Domain Group has elevated technology to report directly into the CEO with the creation of a new chief technology officer role, filled by former Fairfax general manager of product solutions Mark Cohen.
Domain’s IT operations function was split out from its broader parent group Fairfax last year, and placed under the leadership of technology director Paul McManus.
McManus headed up a team of around 70 to 80 IT workers, and reported into Domain Group chief operating officer Tony Blamey.
But after a period of recent acquisitions - including online property portal AllHomes, data business PriceFinder, Australian Property Monitors and the Commerce Australia CRM for real estate agents - the group decided it needed a functional technology leader to unite and direct all these disparate elements.
It decided to elevate the technology function to report directly to Domain CEO Antony Catalano through the creation of a new chief technology officer position.
Two days into the job, Cohen now runs point for all technology within Domain’s various business groups, covering around 120 people. McManus retains his position as head of technology for Domain, reporting into Cohen.
“Paul has been doing a brilliant job getting the Domain team to do agile properly, so it’s really about taking that goodness out to the whole business and creating a more unified portfolio of products,” Cohen told iTnews.
“And the second, and most exciting change, is that we now have a unified representation of technology at the CEO level.”
Cohen will work hand in hand - and quite literally side by side - with Domain’s new chief product officer Damon Pezaro, who was recently promoted to do a similar job to Cohen across the group’s product business.

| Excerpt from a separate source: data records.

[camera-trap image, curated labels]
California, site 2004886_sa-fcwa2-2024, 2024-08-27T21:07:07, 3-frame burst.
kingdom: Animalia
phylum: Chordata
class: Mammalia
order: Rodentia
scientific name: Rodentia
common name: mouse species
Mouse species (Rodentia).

“The primary function in Domain is one of delivering products. [Therefore] my role is very tightly coupled with the chief product officer. We’re going to be like twins for the forseeable future,” Cohen said.

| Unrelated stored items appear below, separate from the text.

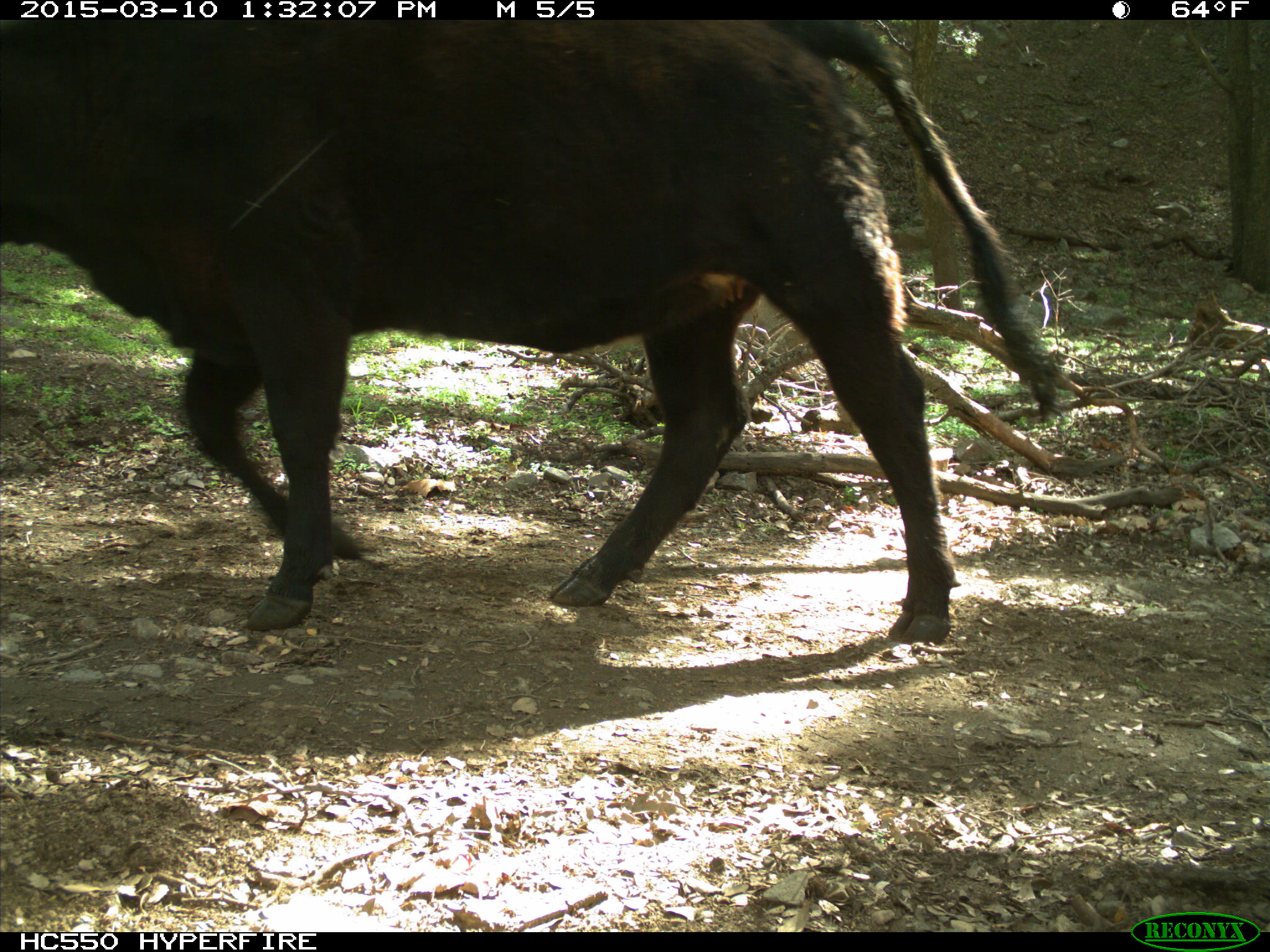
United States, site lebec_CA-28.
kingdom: Animalia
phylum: Chordata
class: Mammalia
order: Artiodactyla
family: Bovidae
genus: Bos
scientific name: Bos taurus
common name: domestic cow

One of the first items on Cohen’s list is to expand the work done by McManus in getting the agile DevOps model of development embedded into the IT team out across the wider portfolio.
“My brief is to bring things together without slowing down the business. [How to do that] is the hundred million dollar question,” Cohen said.
“We won’t do anything sudden - we won’t put everyone in a core team tomorrow. My intention is to leave the teams embedded and follow the agile manner. We’ll probably be supplementing the teams more than anything, adding agile training, UI experience, etc.
“My experience at Fairfax has taught me a good thing about centralised versus embedded: centralised is optimised for cost, whereas embedded is optimised for speed to market.”
Also currently in development is a future roadmap for the IT function. But given he’s “only in day two” of the job, there’s still a lot more work to be done.
“We’re going to focus on user experience,” he said. “Not just on our sites but also in terms of interacting with customers and how we handle things like billing.”